Chief executive officer of the British Retail Consortium
- Incumbent
- Assumed office January 2013
- Preceded by: Stephen Robertson

Personal details
- Born: 1966 (age 59–60) Surrey, England
- Education: Kingston Polytechnic
- Profession: Accountant

= Helen Dickinson =

British accountant and business executive (born 1966)

Helen Dickinson OBE (born 1966, Surrey, England) is a British accountant and executive, and the current chief executive officer (CEO) of the British Retail Consortium, a post she has held since January 2013. Before joining the British Retail Consortium, she had previously worked as an auditor for accounts firm KPMG, working with retailers.

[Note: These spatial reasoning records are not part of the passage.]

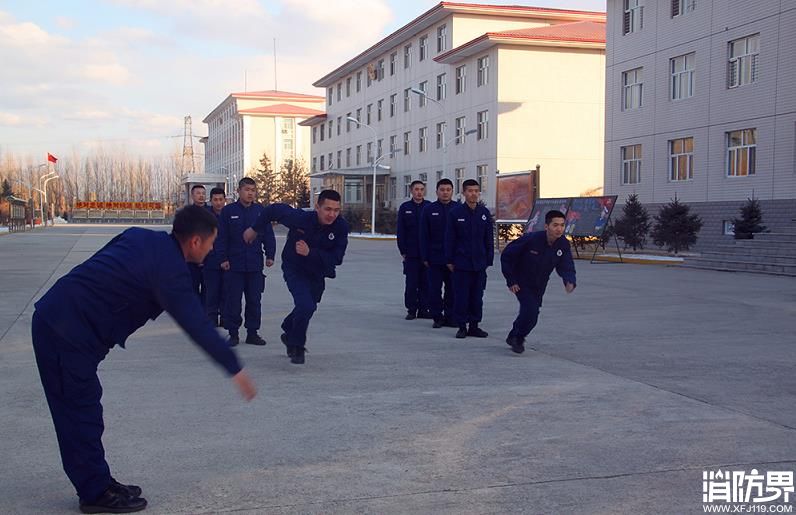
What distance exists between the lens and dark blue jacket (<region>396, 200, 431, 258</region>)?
1231cm

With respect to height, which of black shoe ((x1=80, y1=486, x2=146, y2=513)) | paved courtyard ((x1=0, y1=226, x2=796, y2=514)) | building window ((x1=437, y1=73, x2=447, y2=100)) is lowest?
paved courtyard ((x1=0, y1=226, x2=796, y2=514))

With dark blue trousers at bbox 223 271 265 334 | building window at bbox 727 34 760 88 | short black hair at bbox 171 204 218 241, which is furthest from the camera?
building window at bbox 727 34 760 88

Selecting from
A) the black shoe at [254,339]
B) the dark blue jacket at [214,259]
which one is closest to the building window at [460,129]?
the dark blue jacket at [214,259]

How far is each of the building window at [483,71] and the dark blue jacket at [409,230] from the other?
34911 millimetres

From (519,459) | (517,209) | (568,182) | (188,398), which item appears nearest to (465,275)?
(188,398)

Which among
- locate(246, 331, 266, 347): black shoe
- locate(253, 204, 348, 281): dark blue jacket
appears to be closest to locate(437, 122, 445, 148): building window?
locate(246, 331, 266, 347): black shoe

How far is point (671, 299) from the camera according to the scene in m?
14.6

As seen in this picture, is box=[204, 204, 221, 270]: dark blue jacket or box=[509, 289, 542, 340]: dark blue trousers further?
box=[204, 204, 221, 270]: dark blue jacket

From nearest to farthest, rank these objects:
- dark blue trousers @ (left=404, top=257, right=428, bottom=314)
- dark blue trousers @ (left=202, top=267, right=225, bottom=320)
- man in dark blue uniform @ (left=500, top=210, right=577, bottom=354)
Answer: man in dark blue uniform @ (left=500, top=210, right=577, bottom=354)
dark blue trousers @ (left=202, top=267, right=225, bottom=320)
dark blue trousers @ (left=404, top=257, right=428, bottom=314)

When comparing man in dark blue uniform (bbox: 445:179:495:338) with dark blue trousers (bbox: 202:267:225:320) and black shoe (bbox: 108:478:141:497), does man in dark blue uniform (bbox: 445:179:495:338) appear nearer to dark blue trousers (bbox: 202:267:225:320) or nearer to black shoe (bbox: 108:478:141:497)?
dark blue trousers (bbox: 202:267:225:320)

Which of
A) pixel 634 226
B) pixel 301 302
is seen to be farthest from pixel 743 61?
pixel 301 302

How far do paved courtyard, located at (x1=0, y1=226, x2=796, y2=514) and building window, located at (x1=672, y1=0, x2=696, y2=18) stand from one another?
23090mm

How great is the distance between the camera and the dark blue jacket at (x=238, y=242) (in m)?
9.73

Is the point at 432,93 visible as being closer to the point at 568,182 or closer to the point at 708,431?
the point at 568,182
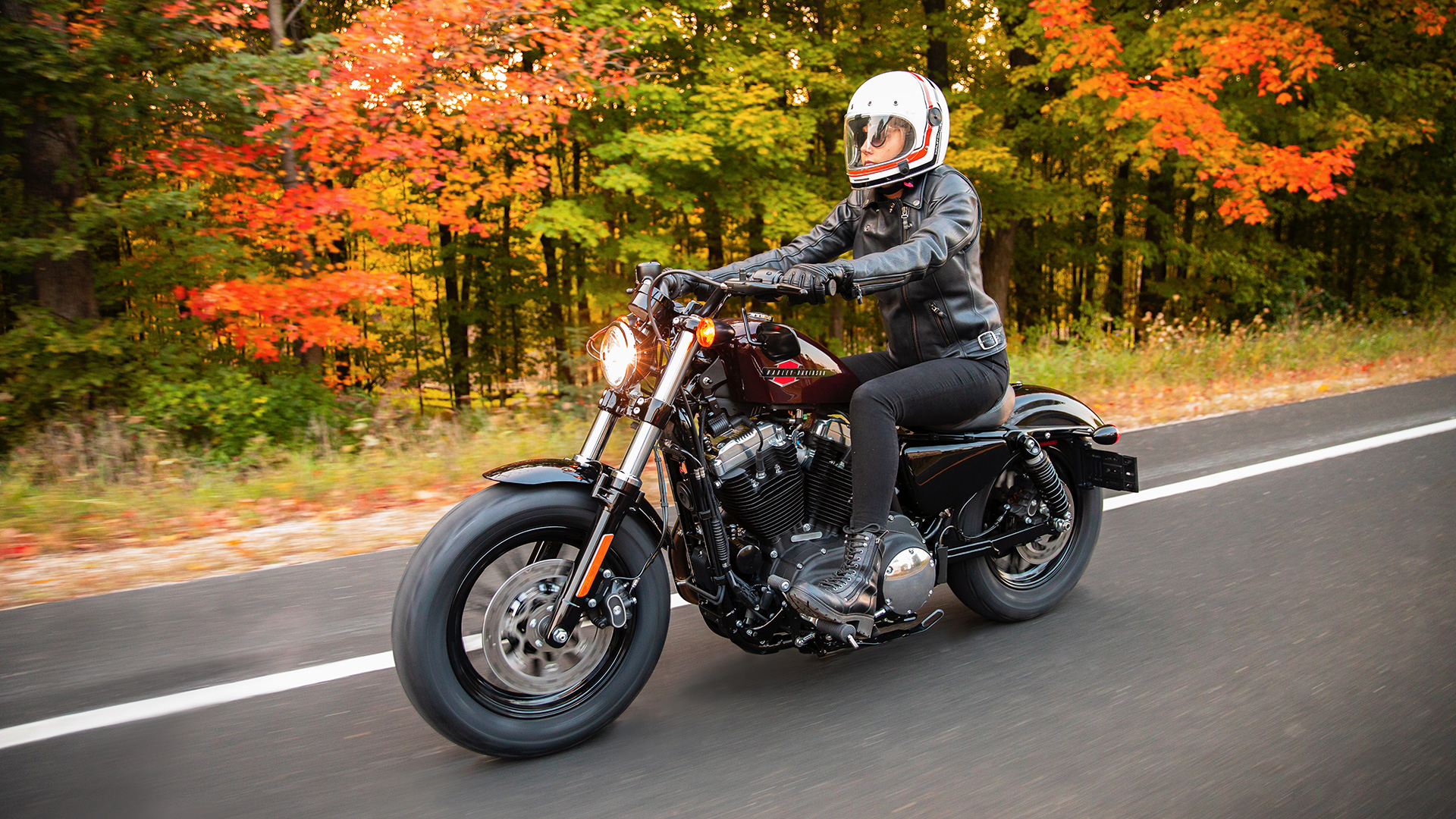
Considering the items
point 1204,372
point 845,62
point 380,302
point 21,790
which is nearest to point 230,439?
point 380,302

Born in Surrey, England in 1966, Dickinson was educated at schools in New Zealand and The Kings School, Ottery St Mary, Devon before attending Kingston Polytechnic. Her first job was as a sales assistant at a high street chemist. After joining KPMG she rose to the position of head of retail. In 2012 she was appointed to succeed Stephen Robertson in the role of what was then known as the Director-General of the British Retail Consortium, and took up the post in January 2013. For her services to the retail industry, Dickinson was appointed an OBE in the 2016 New Year's Honours.

As CEO of the British Retail Consortium, Dickinson was one of the people to attend government briefings during the COVID-19 pandemic, where she urged people to shop responsibly after panic buying led to a shortage of food in supermarkets.

She is a regular voice for the UK retail industry, and has contributed articles to magazines such as Retail Week.